The problem:
In the records below, swap "chandelier" for "pendant lamp" and write every line out again with no other change.
***** Records shown *****
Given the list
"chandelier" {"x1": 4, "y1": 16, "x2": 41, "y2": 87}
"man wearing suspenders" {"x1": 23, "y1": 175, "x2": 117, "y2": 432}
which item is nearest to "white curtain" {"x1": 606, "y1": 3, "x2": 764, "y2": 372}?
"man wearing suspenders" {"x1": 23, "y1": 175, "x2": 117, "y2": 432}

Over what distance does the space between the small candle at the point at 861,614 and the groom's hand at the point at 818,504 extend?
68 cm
*****
Answer to this task:
Given the list
"pendant lamp" {"x1": 4, "y1": 16, "x2": 41, "y2": 87}
"man wearing suspenders" {"x1": 23, "y1": 175, "x2": 117, "y2": 432}
which item is nearest to "white curtain" {"x1": 606, "y1": 3, "x2": 764, "y2": 372}?
"man wearing suspenders" {"x1": 23, "y1": 175, "x2": 117, "y2": 432}

Over what distance does the space between the small candle at the point at 861,614 and the groom's hand at the point at 818,504 extend?
68 cm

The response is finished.